(Отрывок):
——————————

Теперь что касается перемонтажа. Он идет уже довольно давно. Он активно начался условно с 1997 года. Норникель, нефть вторая, черная металлургия третья. Четвертая это ВПК. Что теперь? ВПК продано. На базе ВПК есть компании новой программной концепции. "Новолип" продан. Нет, скорее отнят силовым способом. Нефть полупродана, полуотнята силовым способом. Хотя скорее все-таки продана. Что нового? Это компания "Агресс", то есть, миниотраслевая структура "Интерроса", радикально отличается от той, которая была. Вот, пожалуй, и все.

——————————

(Исходные материалы):
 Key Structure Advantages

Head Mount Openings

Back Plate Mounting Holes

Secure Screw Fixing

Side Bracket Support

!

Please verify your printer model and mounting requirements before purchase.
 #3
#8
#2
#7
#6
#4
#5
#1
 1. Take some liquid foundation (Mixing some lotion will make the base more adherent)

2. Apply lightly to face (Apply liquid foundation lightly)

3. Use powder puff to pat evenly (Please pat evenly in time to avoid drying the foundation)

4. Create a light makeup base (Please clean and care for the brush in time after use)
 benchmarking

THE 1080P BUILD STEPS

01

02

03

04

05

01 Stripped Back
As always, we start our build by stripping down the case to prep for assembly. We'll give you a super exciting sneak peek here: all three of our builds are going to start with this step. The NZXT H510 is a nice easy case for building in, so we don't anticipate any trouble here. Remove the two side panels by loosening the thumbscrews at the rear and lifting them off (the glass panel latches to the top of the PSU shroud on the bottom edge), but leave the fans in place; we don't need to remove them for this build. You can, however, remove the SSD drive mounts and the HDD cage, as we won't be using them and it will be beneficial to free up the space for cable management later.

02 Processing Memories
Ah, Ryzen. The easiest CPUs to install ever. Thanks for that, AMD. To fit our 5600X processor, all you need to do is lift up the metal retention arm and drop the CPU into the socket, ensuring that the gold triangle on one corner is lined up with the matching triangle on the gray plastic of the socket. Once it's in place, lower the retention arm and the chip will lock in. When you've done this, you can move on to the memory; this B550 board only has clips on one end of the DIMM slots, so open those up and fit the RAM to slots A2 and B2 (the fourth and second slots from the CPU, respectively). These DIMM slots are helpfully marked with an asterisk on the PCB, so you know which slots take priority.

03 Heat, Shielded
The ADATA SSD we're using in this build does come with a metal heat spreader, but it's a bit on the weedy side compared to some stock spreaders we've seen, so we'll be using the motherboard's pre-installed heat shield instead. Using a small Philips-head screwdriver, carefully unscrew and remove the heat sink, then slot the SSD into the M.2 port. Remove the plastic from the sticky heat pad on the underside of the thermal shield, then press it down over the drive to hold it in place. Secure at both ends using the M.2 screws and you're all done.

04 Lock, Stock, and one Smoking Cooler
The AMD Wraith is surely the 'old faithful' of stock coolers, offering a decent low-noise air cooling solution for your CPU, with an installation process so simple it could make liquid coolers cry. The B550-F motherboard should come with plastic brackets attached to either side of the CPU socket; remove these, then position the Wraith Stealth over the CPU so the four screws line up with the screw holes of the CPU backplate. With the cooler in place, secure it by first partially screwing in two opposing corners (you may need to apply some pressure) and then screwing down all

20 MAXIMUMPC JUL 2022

——————————

(Цель задания):
Определите, соответствуют ли отрывку следующие утверждения. Для каждого ответьте «да» или «нет» и приведите точную цитату из отрывка, которая это решает.
1. Перемонтаж активно начался условно с 1997 года.
2. Четвертой в перечне названа черная металлургия.
3. Говорящий считает, что «Новолип» скорее продан, чем отнят.

(Результат задания):
1. Да: «Он активно начался условно с 1997 года».
2. Нет: «черная металлургия третья. Четвертая это ВПК».
3. Нет: «Нет, скорее отнят силовым способом».